The authors use their unified dLLM framework to reproduce evaluation results for LLaDA-Base, showing close alignment with official scores across multiple benchmarks while enabling consistent cross-model comparisons. Results show that their implementation achieves comparable or slightly improved performance on tasks like MMLU and GSM8K, validating the fidelity of their evaluation pipeline. This reproducibility supports the use of their framework for fair and standardized assessment of diffusion language models.

The authors evaluate ModernBERT-based chat models alongside comparable decoder-only models and find that, despite being encoder-only architectures, they outperform GPT-2 variants on most benchmarks and even surpass Qwen1.5-0.5B-Chat on BBH and MATH. Results indicate that BERT-style models can serve as viable backbones for diffusion language models without architectural modifications, though they still lag behind similarly sized autoregressive models on knowledge-intensive tasks.

The authors use a unified evaluation framework to reproduce results for LLaDA-Base, showing that their dLLM implementation closely matches or slightly exceeds official scores across multiple benchmarks. This indicates the framework reliably captures model performance while enabling consistent cross-model comparisons. The findings underscore the importance of precise inference configurations in evaluating diffusion language models.
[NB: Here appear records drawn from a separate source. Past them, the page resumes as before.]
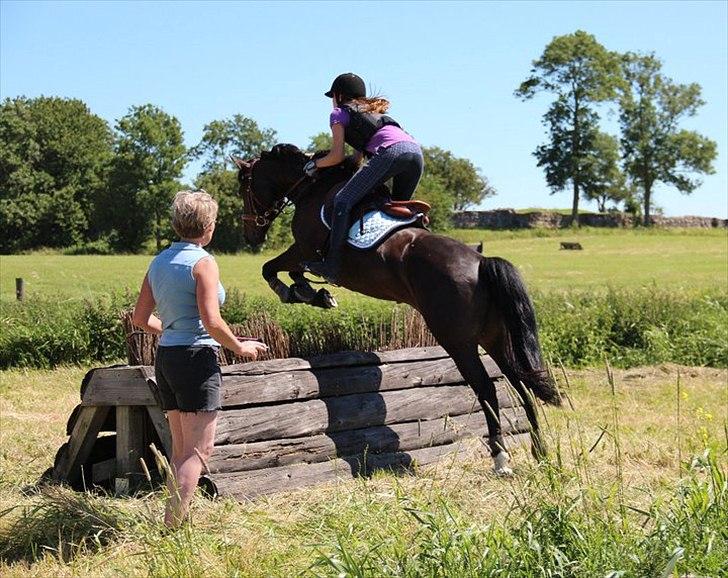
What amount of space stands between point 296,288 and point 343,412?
159cm

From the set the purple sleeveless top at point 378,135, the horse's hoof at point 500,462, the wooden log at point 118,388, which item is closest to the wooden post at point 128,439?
the wooden log at point 118,388

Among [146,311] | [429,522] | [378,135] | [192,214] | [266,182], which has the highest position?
[378,135]

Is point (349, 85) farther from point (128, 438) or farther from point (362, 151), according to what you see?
point (128, 438)

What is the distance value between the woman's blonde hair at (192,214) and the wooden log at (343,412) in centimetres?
175

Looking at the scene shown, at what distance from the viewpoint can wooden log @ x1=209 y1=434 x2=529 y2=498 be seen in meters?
5.91

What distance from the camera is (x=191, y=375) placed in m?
4.76

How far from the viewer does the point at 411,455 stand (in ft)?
23.5

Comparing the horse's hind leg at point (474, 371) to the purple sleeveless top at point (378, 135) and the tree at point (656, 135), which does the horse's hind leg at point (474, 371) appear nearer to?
the purple sleeveless top at point (378, 135)

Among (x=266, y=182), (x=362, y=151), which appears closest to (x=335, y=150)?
(x=362, y=151)

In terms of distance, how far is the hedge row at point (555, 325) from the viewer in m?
12.4

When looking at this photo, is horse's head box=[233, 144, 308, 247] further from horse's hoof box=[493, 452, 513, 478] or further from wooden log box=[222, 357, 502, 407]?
horse's hoof box=[493, 452, 513, 478]

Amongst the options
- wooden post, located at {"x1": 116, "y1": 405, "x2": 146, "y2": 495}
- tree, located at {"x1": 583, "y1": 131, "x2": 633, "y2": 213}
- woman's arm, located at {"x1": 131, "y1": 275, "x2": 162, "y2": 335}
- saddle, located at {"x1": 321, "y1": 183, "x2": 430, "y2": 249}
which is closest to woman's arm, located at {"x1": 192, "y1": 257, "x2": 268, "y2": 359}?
woman's arm, located at {"x1": 131, "y1": 275, "x2": 162, "y2": 335}

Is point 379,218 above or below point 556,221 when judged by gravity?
below

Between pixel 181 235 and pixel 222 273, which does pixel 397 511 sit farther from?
pixel 222 273
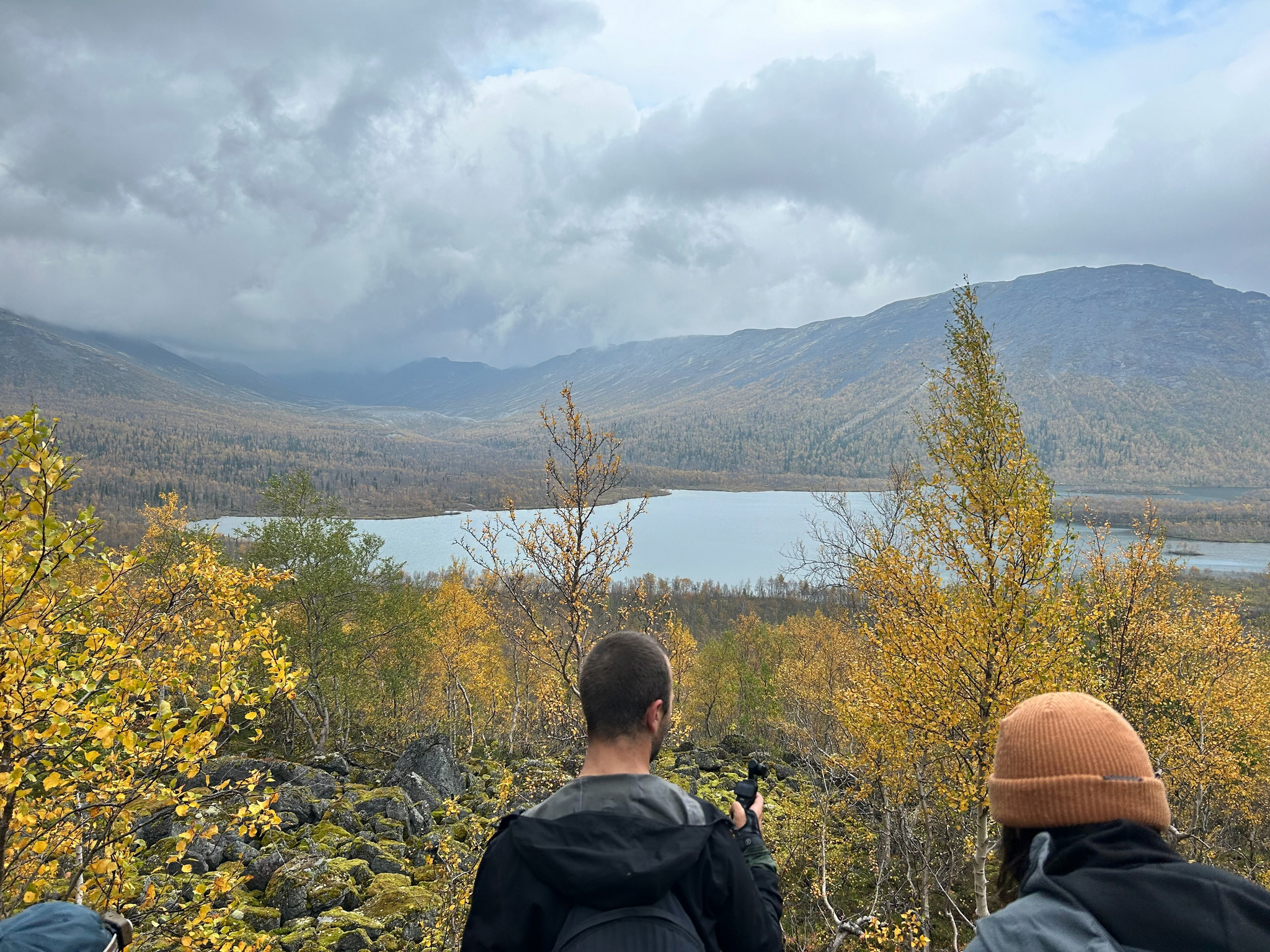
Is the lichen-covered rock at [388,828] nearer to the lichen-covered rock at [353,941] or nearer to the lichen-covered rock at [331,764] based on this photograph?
the lichen-covered rock at [353,941]

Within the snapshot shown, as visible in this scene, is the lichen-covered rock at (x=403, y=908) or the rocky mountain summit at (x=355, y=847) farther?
the lichen-covered rock at (x=403, y=908)

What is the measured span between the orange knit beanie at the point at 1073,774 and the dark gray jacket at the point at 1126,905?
0.07 meters

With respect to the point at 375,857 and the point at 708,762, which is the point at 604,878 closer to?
the point at 375,857

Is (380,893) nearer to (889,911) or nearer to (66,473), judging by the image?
(66,473)

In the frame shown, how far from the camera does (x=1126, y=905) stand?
167 centimetres

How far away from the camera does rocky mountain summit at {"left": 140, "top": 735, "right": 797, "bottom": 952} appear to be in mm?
9133

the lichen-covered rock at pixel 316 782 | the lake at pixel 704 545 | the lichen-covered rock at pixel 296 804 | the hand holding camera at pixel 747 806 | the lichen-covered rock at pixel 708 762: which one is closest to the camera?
the hand holding camera at pixel 747 806

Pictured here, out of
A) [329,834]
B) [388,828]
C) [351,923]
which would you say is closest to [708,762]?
[388,828]

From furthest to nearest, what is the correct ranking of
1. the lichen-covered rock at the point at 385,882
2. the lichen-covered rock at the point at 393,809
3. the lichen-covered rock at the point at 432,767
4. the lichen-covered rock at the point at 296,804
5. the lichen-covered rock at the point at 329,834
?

The authors use a unified evaluation framework to reproduce results for LLaDA-Base, showing close alignment with official scores across multiple benchmarks, though slight variations appear in tasks like BBH and HellaSwag. This confirms the framework’s ability to faithfully replicate prior work while enabling consistent cross-model comparisons. The minor discrepancies highlight the sensitivity of diffusion language models to evaluation configurations, even under matched settings.

The authors use their dLLM framework to evaluate performance gains from caching and parallel decoding across multiple benchmarks, showing that combining both optimizations consistently delivers the highest speedups while maintaining accuracy close to baseline levels. Results show that parallel decoding alone provides substantial throughput improvements, and adding caching further amplifies efficiency without significant accuracy loss. These findings highlight the practical value of their unified evaluation pipeline in isolating and quantifying the impact of inference-level optimizations.